— BEGIN —
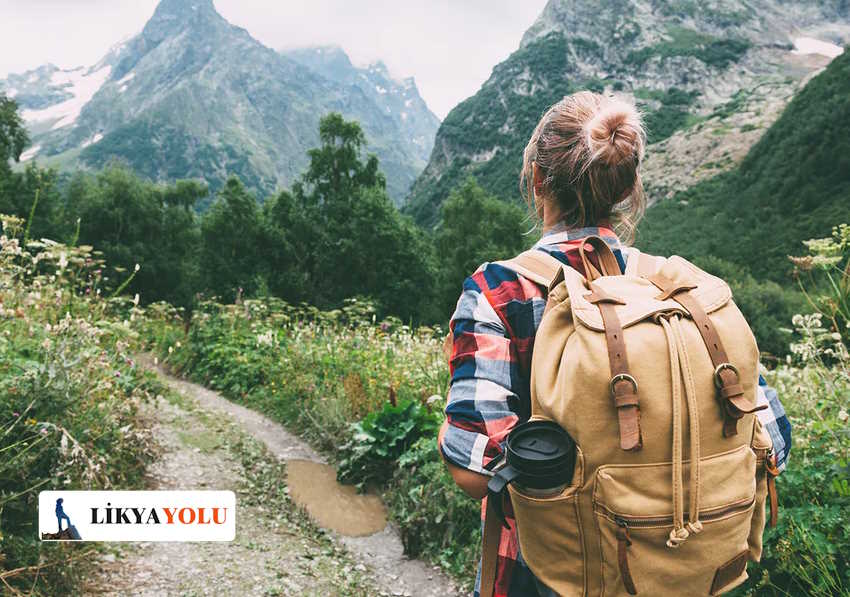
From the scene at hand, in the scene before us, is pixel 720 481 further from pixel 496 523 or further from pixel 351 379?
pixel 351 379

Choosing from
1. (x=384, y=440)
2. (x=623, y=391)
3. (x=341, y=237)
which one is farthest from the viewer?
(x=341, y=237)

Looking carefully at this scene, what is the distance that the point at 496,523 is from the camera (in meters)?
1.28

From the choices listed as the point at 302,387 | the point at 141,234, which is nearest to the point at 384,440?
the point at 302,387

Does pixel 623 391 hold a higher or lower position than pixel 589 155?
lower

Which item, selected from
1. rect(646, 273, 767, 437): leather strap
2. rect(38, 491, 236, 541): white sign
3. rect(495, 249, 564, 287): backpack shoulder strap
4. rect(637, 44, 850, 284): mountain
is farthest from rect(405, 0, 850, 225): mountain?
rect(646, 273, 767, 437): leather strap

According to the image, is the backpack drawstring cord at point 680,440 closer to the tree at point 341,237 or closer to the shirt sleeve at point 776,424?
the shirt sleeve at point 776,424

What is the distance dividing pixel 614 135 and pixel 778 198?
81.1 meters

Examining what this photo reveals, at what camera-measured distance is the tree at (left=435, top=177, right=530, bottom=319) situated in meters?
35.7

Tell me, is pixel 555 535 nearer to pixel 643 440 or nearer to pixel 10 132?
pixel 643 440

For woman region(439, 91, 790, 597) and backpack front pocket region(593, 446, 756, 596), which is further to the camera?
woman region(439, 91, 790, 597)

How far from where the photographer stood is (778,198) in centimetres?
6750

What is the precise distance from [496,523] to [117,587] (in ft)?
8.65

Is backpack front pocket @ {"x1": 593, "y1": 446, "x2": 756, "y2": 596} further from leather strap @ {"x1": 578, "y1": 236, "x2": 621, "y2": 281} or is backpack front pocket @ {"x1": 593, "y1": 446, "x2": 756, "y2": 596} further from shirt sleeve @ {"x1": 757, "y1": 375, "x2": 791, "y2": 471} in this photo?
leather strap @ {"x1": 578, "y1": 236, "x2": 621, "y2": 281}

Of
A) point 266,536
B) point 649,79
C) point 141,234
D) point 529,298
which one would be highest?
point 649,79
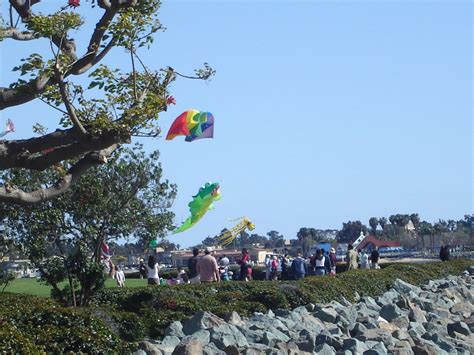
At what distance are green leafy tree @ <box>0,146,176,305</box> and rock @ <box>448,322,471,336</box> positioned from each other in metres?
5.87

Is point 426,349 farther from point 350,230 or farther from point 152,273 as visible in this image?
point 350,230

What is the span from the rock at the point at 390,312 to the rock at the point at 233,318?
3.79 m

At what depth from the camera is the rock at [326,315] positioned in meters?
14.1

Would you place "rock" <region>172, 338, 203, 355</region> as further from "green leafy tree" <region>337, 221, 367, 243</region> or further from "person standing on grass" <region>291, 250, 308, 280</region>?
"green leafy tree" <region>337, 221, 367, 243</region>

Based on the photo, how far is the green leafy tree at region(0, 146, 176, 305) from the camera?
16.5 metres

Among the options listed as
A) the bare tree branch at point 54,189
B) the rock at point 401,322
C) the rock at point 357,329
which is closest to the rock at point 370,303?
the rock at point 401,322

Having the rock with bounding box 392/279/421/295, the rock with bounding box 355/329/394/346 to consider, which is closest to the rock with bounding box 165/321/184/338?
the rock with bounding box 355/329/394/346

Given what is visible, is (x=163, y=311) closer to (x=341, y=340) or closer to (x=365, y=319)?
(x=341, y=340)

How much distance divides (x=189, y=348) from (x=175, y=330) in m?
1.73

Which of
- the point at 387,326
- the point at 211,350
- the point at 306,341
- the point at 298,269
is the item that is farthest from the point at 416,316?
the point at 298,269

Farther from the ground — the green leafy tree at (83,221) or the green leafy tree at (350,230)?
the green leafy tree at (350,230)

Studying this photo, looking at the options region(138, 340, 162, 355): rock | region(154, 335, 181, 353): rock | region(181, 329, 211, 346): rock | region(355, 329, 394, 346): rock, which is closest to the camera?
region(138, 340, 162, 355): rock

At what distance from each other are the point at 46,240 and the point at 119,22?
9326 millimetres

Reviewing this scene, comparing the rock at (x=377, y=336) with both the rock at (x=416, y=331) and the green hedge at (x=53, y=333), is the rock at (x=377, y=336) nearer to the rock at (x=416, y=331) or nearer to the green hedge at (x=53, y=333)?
— END —
## What this task involves
Print all entries exactly. The images do not belong in the copy.

## Complete response
From the scene at hand, in the scene before us, is pixel 720 481 further from pixel 496 523 or further from pixel 351 379?
pixel 351 379

Choosing from
1. (x=384, y=440)
2. (x=623, y=391)
3. (x=341, y=237)
which one is farthest from the viewer?
(x=341, y=237)

Looking carefully at this scene, what is the distance that the point at 496,523 is from the camera (in meters)?
1.28

From the choices listed as the point at 302,387 | the point at 141,234, which is nearest to the point at 384,440?
the point at 302,387

Does pixel 623 391 hold a higher or lower position than pixel 589 155?
lower

Which item, selected from
1. rect(646, 273, 767, 437): leather strap
2. rect(38, 491, 236, 541): white sign
3. rect(495, 249, 564, 287): backpack shoulder strap
4. rect(637, 44, 850, 284): mountain
is farthest from rect(405, 0, 850, 225): mountain?
rect(646, 273, 767, 437): leather strap

According to the image, is the backpack drawstring cord at point 680,440 closer to the tree at point 341,237 or closer to the shirt sleeve at point 776,424?
the shirt sleeve at point 776,424

What is the distance dividing pixel 614 135 and pixel 778 198?
81.1 meters

Examining what this photo reveals, at what camera-measured distance is the tree at (left=435, top=177, right=530, bottom=319) situated in meters?
35.7

Tell me, is pixel 555 535 nearer to pixel 643 440 or nearer to pixel 10 132?
pixel 643 440

For woman region(439, 91, 790, 597) and backpack front pocket region(593, 446, 756, 596), which is further to the camera?
woman region(439, 91, 790, 597)

How far from where the photographer stood is (778,198) in centimetres?
6750

What is the precise distance from [496,523] to [117,587] (in ft)?
8.65

Is backpack front pocket @ {"x1": 593, "y1": 446, "x2": 756, "y2": 596} further from leather strap @ {"x1": 578, "y1": 236, "x2": 621, "y2": 281} or is backpack front pocket @ {"x1": 593, "y1": 446, "x2": 756, "y2": 596} further from shirt sleeve @ {"x1": 757, "y1": 375, "x2": 791, "y2": 471} in this photo?
leather strap @ {"x1": 578, "y1": 236, "x2": 621, "y2": 281}

Of
A) point 266,536
B) point 649,79
C) point 141,234
D) point 529,298
which one would be highest?
point 649,79
At what distance are green leafy tree @ <box>0,146,176,305</box> and rock @ <box>448,322,471,336</box> positioned from each other in metres?
5.87

Is point 426,349 farther from point 350,230 or farther from point 152,273 as visible in this image?
point 350,230

What is the span from the rock at the point at 390,312 to the rock at the point at 233,318?
3.79 m

At what depth from the camera is the rock at [326,315] positioned in meters?
14.1

Would you place "rock" <region>172, 338, 203, 355</region> as further from "green leafy tree" <region>337, 221, 367, 243</region> or further from "person standing on grass" <region>291, 250, 308, 280</region>?
"green leafy tree" <region>337, 221, 367, 243</region>

Based on the photo, how far is the green leafy tree at region(0, 146, 176, 305) from the camera?
16.5 metres

Among the options listed as
A) the bare tree branch at point 54,189
B) the rock at point 401,322
C) the rock at point 357,329
which is closest to the rock at point 370,303?
the rock at point 401,322

Having the rock with bounding box 392/279/421/295, the rock with bounding box 355/329/394/346 to consider, which is closest to the rock with bounding box 165/321/184/338?
the rock with bounding box 355/329/394/346

Given what is visible, is (x=163, y=311) closer to (x=341, y=340) or closer to (x=365, y=319)?
(x=341, y=340)

How much distance divides (x=189, y=348) from (x=175, y=330) in m?
1.73

Which of
- the point at 387,326
- the point at 211,350
- the point at 306,341
- the point at 298,269
is the item that is farthest from the point at 416,316?
the point at 298,269

Farther from the ground — the green leafy tree at (83,221) or the green leafy tree at (350,230)?
the green leafy tree at (350,230)

Studying this photo, looking at the options region(138, 340, 162, 355): rock | region(154, 335, 181, 353): rock | region(181, 329, 211, 346): rock | region(355, 329, 394, 346): rock, which is closest to the camera?
region(138, 340, 162, 355): rock

At what distance from each other are the point at 46,240 and the point at 119,22?
9326 millimetres

Reviewing this scene, comparing the rock at (x=377, y=336) with both the rock at (x=416, y=331) and the green hedge at (x=53, y=333), is the rock at (x=377, y=336) nearer to the rock at (x=416, y=331) or nearer to the green hedge at (x=53, y=333)?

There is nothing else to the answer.